INPUT FOR THIS TASK: Begin

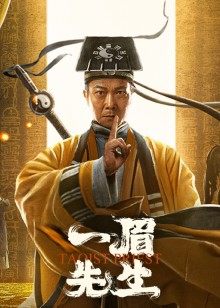 弹窗惊魂 2014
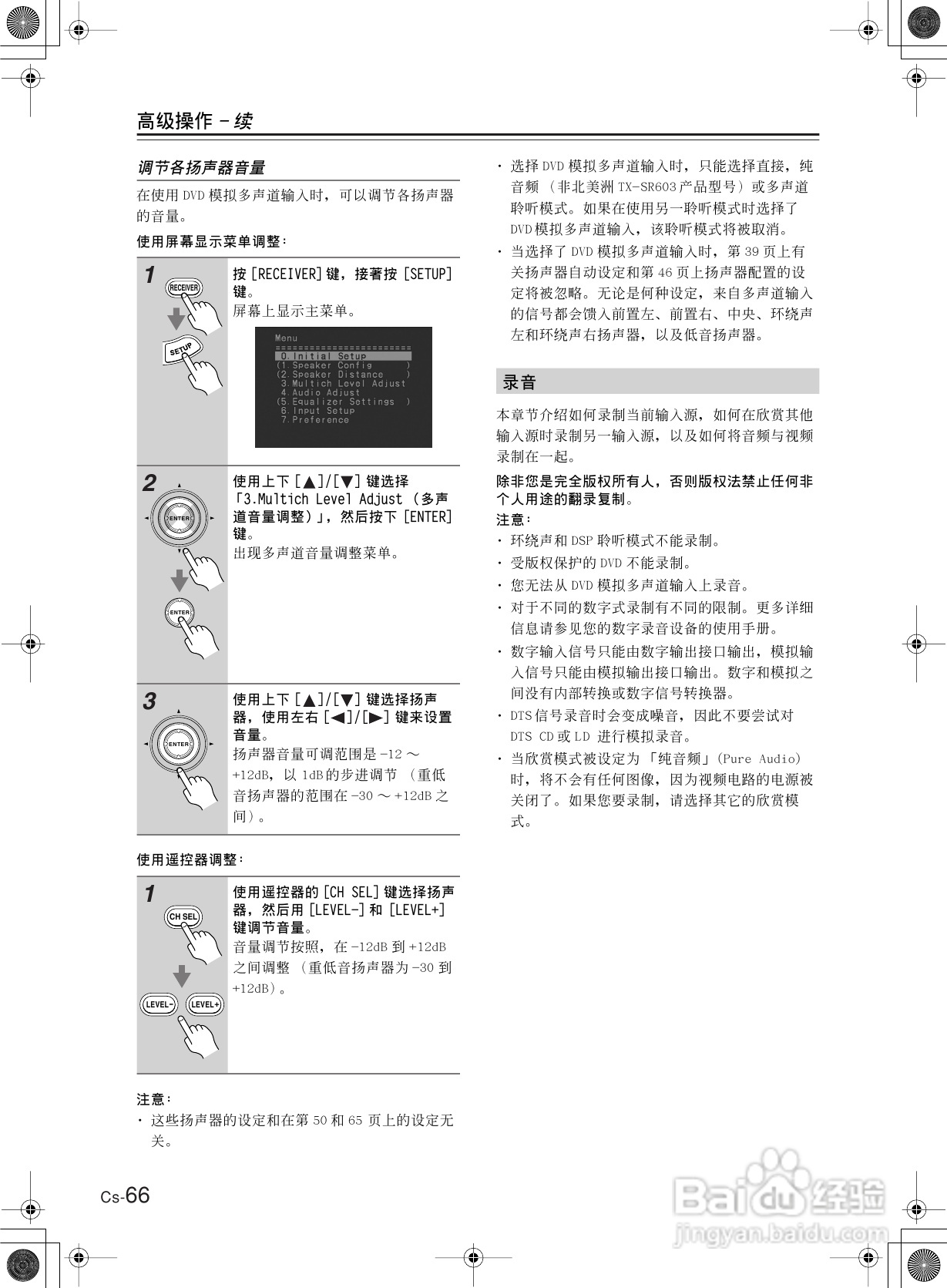 安桥AV接收机TX-SR8360型使用说明书:[4]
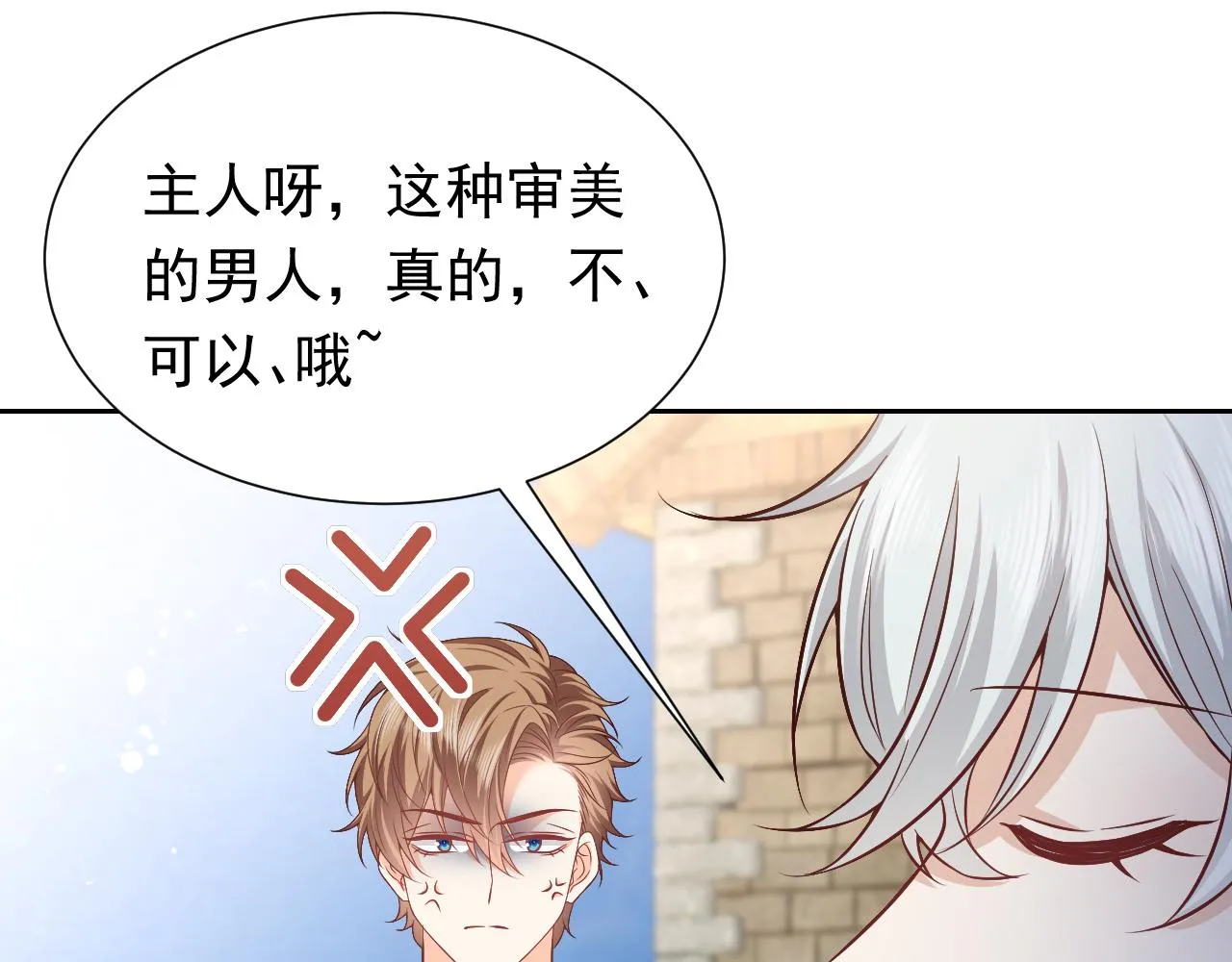 第67话 收获一枚镰刀小哥哥 第17页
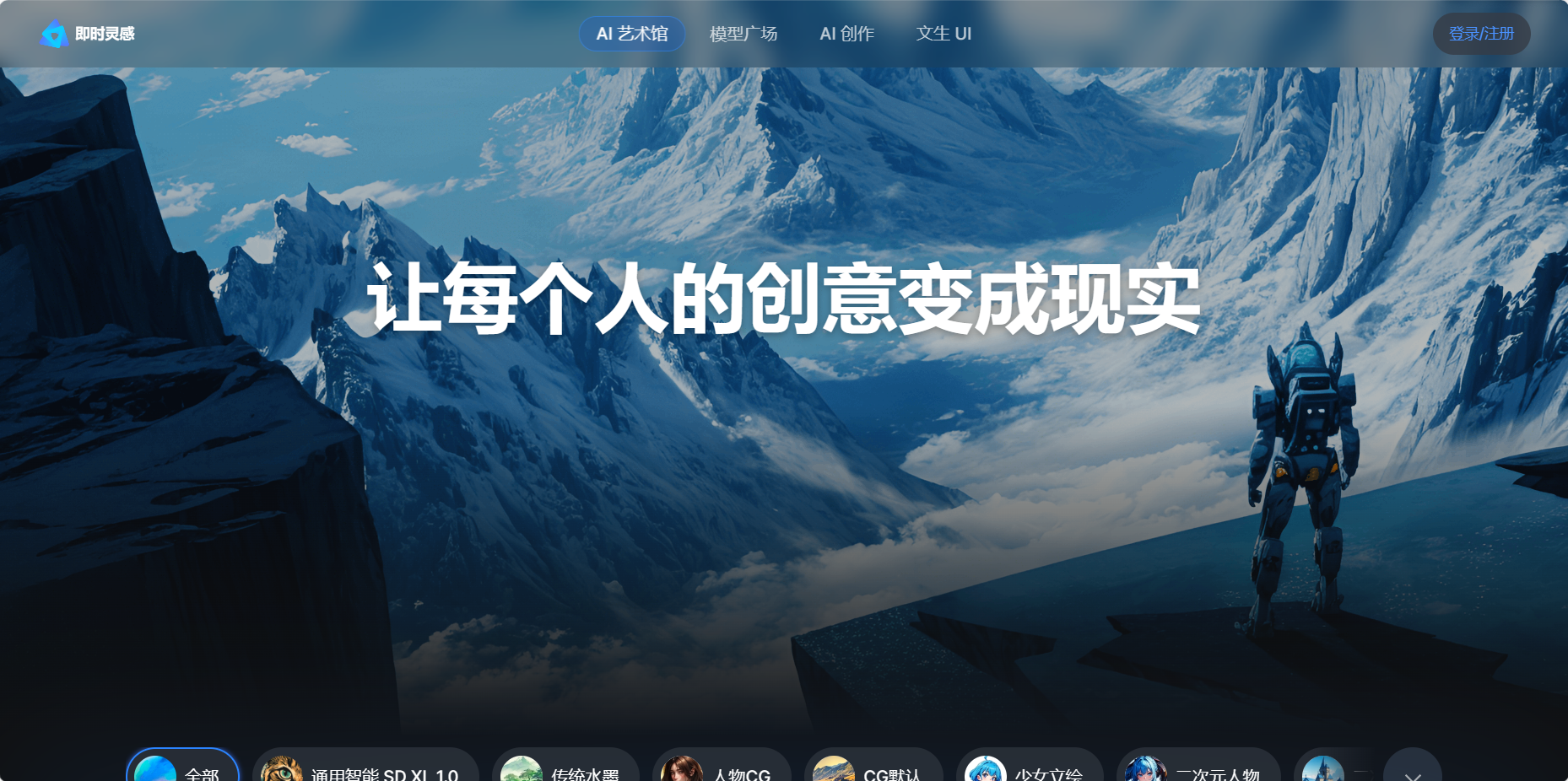 無限制ai繪畫網(wǎng)站免費(fèi)_免費(fèi)繪畫資源_繪畫資源網(wǎng)站推薦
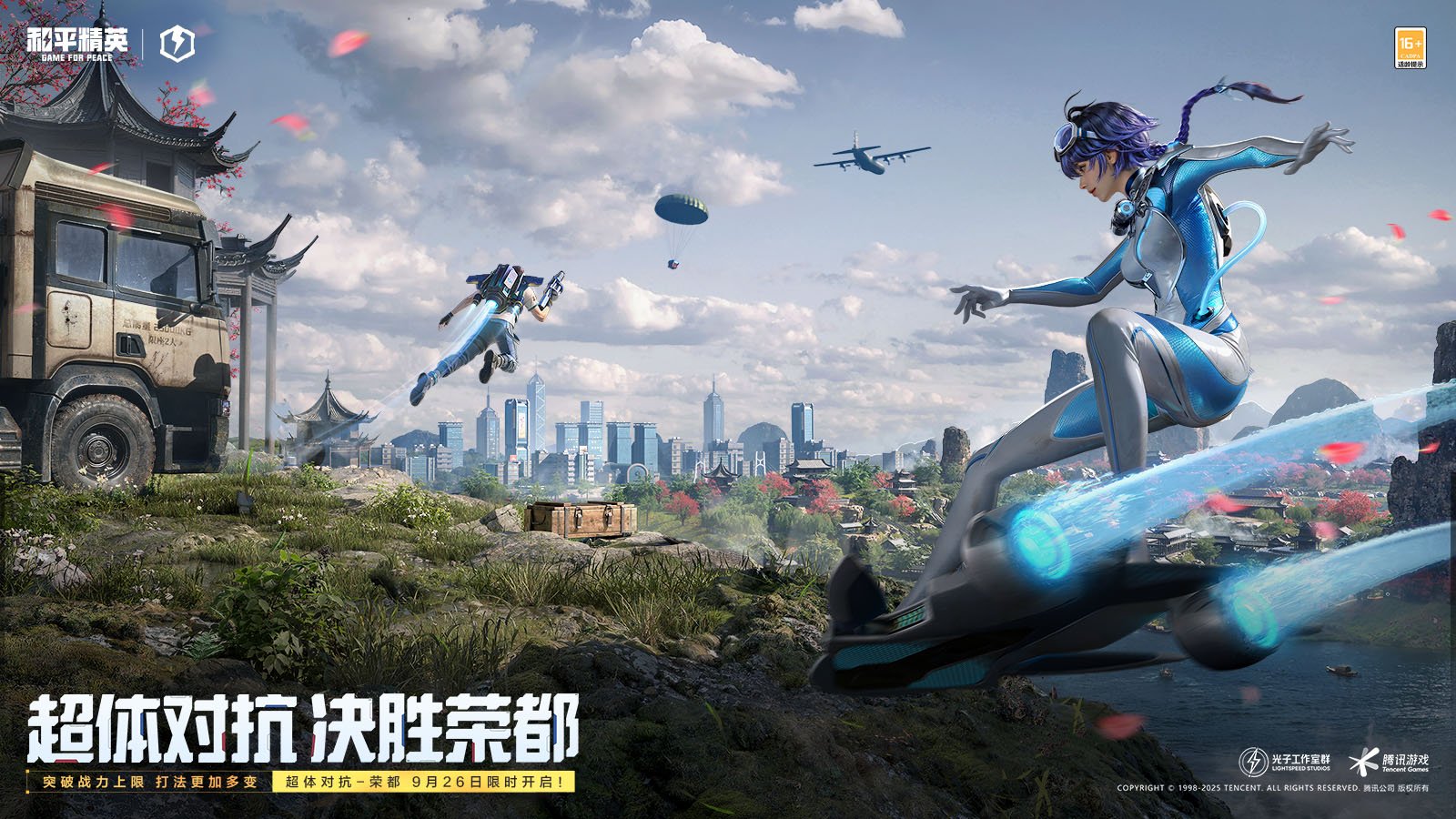 鬼泣5 截图8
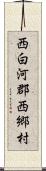 西白河郡西郷村 Scroll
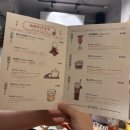 타이베이 시먼딩 칵테일바 추천 | Iced Tea Shop 다녀온 후기
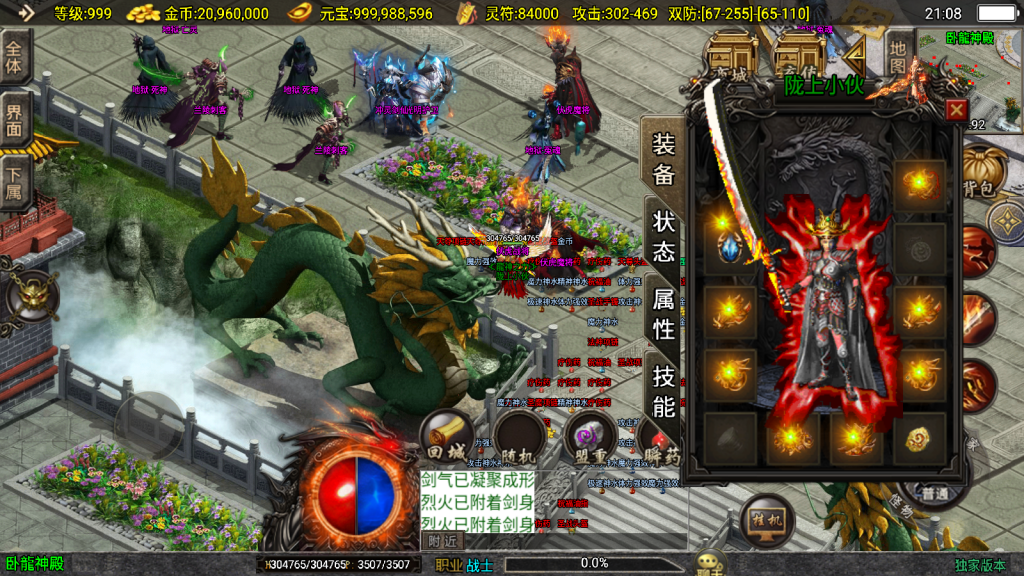 战神引擎传奇手游【1.80君临天下至尊战神三职业微变版】整理Win系复古服务端+安卓苹果双端+搭建教程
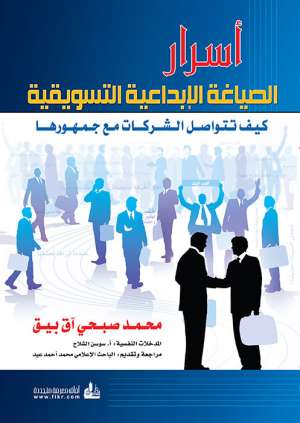 أسرار الصياغة الإبداعية التسويقية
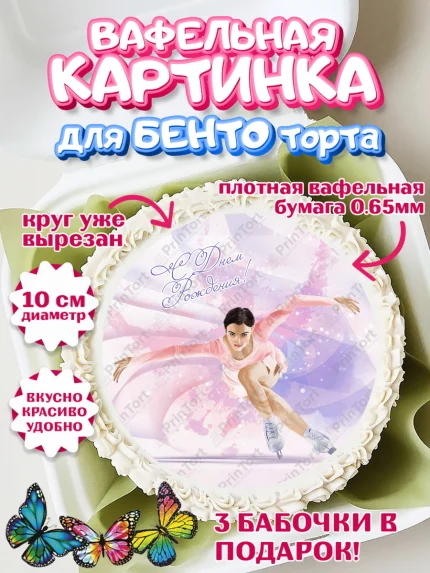 Вафельный круг для Бенто 10см, Фигурное катание, Коньки, Девочка, День рождения, арт. PT305553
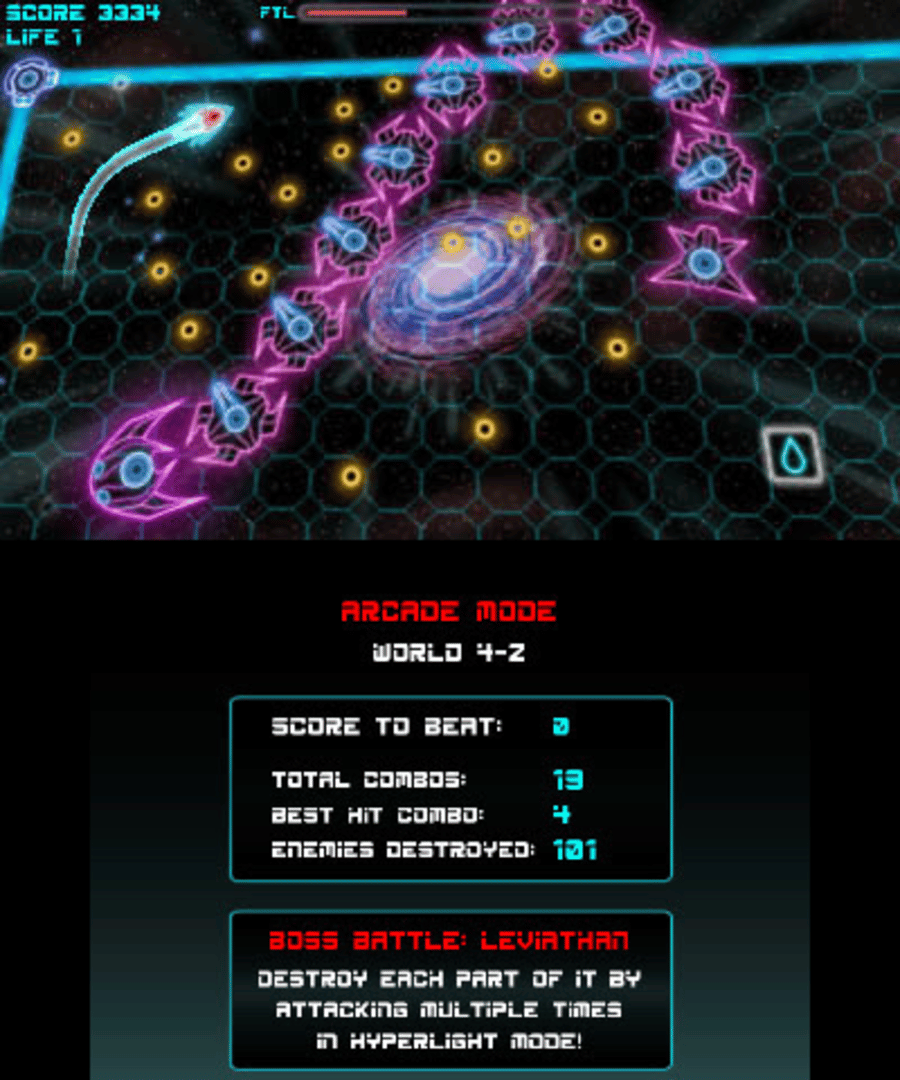 Hyperlight EX screenshot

INPUT FOR THIS TASK: End

Copy the text of every row above word for word, leaving out the pictures.

 弹窗惊魂 2014
 安桥AV接收机TX-SR8360型使用说明书:[4]
 第67话 收获一枚镰刀小哥哥 第17页
 無限制ai繪畫網(wǎng)站免費(fèi)_免費(fèi)繪畫資源_繪畫資源網(wǎng)站推薦
 鬼泣5 截图8
 西白河郡西郷村 Scroll
 타이베이 시먼딩 칵테일바 추천 | Iced Tea Shop 다녀온 후기
 战神引擎传奇手游【1.80君临天下至尊战神三职业微变版】整理Win系复古服务端+安卓苹果双端+搭建教程
 أسرار الصياغة الإبداعية التسويقية
 Вафельный круг для Бенто 10см, Фигурное катание, Коньки, Девочка, День рождения, арт. PT305553
 Hyperlight EX screenshot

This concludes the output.